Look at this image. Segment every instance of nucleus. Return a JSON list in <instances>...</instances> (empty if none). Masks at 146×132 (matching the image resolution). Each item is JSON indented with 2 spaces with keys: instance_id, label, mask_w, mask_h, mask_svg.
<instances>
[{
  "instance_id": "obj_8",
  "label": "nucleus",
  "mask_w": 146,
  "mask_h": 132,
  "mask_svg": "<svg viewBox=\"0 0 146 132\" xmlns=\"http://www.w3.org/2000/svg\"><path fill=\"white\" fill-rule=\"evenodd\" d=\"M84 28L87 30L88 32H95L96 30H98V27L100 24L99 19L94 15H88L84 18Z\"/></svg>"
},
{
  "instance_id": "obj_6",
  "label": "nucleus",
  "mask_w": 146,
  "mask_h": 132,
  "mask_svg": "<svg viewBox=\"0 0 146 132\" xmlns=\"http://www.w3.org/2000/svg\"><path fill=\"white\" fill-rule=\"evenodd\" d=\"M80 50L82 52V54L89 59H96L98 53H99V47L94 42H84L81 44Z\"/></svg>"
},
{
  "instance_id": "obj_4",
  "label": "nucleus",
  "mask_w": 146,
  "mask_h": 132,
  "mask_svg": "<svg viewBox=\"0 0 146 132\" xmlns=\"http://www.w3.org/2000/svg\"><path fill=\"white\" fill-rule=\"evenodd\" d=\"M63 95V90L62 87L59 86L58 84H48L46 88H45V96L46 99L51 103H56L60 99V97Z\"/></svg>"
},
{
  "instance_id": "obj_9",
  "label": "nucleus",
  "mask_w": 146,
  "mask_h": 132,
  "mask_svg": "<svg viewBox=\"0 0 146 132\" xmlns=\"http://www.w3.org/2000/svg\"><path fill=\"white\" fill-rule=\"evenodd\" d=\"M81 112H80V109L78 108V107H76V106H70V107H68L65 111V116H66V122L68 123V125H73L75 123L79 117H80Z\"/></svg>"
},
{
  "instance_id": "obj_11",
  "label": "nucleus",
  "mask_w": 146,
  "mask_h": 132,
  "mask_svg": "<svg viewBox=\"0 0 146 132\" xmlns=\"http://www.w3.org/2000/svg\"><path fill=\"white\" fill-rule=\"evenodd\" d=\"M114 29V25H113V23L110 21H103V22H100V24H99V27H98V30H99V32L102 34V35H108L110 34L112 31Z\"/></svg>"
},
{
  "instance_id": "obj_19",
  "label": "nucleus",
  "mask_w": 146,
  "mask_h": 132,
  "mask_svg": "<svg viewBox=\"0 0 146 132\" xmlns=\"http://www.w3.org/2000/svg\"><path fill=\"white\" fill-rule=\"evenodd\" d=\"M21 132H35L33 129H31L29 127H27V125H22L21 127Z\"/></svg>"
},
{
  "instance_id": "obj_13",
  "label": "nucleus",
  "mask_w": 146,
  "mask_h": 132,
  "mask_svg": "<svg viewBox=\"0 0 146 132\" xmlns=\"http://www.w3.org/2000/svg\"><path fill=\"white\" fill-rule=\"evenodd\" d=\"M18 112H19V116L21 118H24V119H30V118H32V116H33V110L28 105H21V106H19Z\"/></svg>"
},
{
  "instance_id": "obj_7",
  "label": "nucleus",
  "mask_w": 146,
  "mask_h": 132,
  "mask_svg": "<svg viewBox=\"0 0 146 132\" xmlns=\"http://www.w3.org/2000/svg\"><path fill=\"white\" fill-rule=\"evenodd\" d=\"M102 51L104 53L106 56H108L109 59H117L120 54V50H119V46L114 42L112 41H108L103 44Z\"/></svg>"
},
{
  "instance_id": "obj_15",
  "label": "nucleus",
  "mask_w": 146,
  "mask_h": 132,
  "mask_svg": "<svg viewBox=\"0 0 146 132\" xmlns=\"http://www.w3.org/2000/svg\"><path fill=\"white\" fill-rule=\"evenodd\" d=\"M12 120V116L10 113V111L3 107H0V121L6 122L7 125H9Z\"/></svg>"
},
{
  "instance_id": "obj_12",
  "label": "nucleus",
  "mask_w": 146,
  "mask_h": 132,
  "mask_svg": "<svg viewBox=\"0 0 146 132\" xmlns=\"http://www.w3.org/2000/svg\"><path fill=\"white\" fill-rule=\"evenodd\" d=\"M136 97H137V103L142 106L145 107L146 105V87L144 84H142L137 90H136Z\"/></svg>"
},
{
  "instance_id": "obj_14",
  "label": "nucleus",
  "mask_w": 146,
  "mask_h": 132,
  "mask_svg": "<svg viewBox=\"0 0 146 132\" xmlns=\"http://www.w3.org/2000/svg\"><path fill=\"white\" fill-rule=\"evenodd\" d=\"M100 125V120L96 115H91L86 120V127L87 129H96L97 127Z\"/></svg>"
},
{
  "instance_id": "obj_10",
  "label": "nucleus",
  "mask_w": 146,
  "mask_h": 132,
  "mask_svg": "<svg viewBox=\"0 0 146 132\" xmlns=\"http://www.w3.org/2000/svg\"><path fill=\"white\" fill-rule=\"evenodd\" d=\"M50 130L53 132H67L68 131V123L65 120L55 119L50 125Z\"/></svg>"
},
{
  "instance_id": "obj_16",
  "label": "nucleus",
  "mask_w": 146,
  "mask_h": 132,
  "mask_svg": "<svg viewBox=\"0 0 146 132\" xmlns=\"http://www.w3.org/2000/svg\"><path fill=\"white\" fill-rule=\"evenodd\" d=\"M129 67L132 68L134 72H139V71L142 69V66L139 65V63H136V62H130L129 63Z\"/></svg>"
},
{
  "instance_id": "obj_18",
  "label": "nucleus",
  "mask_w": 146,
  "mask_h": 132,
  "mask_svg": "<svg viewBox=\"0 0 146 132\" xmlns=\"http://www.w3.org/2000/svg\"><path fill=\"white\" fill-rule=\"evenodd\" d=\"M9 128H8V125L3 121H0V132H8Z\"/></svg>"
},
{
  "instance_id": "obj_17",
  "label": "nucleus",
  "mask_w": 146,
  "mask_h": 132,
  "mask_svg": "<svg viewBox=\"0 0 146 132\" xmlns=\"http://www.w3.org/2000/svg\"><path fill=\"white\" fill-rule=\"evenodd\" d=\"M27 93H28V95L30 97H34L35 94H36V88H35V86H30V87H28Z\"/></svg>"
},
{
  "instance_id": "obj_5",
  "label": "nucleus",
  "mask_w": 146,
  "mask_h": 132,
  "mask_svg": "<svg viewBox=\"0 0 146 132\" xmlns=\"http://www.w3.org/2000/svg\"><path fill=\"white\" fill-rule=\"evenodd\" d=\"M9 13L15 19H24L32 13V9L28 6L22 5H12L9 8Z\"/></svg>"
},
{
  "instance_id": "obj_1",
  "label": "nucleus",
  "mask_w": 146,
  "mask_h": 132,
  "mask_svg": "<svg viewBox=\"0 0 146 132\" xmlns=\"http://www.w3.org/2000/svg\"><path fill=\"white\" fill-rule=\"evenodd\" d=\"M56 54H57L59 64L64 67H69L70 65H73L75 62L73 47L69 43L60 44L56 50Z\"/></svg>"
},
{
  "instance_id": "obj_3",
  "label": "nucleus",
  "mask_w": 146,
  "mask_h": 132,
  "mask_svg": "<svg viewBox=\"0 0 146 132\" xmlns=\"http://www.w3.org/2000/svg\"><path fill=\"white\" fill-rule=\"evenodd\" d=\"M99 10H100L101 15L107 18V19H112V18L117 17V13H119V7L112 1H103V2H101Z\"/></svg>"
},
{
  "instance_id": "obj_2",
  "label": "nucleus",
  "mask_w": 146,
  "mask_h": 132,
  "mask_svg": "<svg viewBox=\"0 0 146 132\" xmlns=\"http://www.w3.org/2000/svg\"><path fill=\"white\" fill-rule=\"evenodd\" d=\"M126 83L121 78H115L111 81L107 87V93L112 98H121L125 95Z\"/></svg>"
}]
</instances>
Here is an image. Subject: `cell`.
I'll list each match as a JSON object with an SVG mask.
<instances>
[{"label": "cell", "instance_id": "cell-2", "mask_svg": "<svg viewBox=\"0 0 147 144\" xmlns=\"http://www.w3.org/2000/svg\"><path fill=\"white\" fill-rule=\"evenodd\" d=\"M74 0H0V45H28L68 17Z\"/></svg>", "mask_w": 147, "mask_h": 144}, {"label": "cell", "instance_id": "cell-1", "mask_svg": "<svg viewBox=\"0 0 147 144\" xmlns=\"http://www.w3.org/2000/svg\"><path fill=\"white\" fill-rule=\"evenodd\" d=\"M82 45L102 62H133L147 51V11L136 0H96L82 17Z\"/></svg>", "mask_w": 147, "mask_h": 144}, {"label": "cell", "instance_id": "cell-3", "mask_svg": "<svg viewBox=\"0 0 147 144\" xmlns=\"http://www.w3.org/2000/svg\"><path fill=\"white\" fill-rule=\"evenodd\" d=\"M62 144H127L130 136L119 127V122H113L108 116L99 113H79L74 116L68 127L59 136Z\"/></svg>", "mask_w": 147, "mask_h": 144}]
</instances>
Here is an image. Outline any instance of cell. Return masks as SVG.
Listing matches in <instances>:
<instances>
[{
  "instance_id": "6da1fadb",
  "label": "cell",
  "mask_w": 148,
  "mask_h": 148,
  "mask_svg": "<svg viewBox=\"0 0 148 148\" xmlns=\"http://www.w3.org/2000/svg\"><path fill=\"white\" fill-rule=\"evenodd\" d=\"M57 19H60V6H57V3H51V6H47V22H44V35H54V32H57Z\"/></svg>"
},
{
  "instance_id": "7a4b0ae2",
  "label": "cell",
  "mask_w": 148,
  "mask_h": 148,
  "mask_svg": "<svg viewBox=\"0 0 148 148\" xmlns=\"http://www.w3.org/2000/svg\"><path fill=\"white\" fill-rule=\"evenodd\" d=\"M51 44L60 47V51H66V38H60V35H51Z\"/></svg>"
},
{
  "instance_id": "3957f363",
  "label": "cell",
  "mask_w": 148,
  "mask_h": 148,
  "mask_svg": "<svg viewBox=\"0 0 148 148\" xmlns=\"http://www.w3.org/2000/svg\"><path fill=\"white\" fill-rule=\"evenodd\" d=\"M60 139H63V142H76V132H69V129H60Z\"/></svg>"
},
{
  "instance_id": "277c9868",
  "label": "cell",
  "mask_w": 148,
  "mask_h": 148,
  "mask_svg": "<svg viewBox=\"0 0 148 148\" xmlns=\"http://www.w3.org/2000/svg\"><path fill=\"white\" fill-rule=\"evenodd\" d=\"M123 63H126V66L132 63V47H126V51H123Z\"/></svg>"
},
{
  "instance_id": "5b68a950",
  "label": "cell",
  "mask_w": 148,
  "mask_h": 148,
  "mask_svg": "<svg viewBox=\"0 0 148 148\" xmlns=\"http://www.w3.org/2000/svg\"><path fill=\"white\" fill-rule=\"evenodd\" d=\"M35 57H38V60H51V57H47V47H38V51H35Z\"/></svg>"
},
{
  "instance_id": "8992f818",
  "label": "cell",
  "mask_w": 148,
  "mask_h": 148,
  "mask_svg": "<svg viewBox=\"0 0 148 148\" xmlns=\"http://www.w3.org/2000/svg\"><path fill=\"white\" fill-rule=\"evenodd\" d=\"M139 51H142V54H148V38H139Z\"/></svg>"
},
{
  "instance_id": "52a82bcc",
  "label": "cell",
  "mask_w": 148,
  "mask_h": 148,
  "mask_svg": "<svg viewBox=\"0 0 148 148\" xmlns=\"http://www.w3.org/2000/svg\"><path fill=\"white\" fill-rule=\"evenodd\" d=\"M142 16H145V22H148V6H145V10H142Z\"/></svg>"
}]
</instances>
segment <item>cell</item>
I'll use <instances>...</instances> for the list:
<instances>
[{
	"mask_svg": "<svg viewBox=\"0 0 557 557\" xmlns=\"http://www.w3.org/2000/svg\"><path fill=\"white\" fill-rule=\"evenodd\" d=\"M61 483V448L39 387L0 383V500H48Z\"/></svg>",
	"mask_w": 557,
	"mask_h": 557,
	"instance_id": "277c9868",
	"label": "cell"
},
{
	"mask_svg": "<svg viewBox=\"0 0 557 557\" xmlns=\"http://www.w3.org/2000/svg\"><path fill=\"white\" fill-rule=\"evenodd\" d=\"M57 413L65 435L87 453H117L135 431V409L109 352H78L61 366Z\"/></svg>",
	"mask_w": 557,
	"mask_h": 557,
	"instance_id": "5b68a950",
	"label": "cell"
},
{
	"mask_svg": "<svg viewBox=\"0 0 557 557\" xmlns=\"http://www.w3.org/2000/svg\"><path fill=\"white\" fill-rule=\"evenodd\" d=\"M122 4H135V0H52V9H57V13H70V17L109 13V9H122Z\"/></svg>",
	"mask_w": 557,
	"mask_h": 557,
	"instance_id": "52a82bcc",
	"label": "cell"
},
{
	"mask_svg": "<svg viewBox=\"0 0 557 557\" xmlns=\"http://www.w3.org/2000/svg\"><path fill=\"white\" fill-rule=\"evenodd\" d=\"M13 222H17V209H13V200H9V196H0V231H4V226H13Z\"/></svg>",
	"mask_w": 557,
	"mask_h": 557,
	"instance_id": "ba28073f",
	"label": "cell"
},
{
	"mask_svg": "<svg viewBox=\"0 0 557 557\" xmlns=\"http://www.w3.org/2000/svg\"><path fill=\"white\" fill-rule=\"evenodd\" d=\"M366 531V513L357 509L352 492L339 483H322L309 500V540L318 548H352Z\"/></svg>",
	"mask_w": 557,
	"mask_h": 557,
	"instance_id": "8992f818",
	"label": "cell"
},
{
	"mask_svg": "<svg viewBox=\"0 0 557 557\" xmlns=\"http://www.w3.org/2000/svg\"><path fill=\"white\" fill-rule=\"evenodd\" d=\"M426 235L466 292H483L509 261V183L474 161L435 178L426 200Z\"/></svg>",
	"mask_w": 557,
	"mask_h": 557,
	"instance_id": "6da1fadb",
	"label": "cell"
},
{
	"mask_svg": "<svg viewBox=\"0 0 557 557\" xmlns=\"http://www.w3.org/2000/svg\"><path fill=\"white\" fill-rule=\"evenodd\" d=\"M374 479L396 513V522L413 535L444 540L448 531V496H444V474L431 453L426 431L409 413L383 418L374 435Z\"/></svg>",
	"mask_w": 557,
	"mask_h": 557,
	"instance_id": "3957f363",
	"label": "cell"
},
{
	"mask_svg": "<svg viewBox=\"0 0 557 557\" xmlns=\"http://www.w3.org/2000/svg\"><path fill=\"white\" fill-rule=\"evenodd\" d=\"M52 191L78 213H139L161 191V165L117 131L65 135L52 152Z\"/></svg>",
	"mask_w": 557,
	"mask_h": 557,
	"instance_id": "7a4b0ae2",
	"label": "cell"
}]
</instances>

....

## TO BE DONE
Which lines in the items above contain the string "JSON", with uppercase and lowercase treated as different? Locate each one and copy it in full.

## ANSWER IN FULL
Look at this image. Segment every instance of nucleus. Return a JSON list in <instances>...</instances> (empty if none). Masks at 146×132 (matching the image resolution). Each item is JSON indented with 2 spaces with keys: instance_id, label, mask_w, mask_h, mask_svg.
I'll list each match as a JSON object with an SVG mask.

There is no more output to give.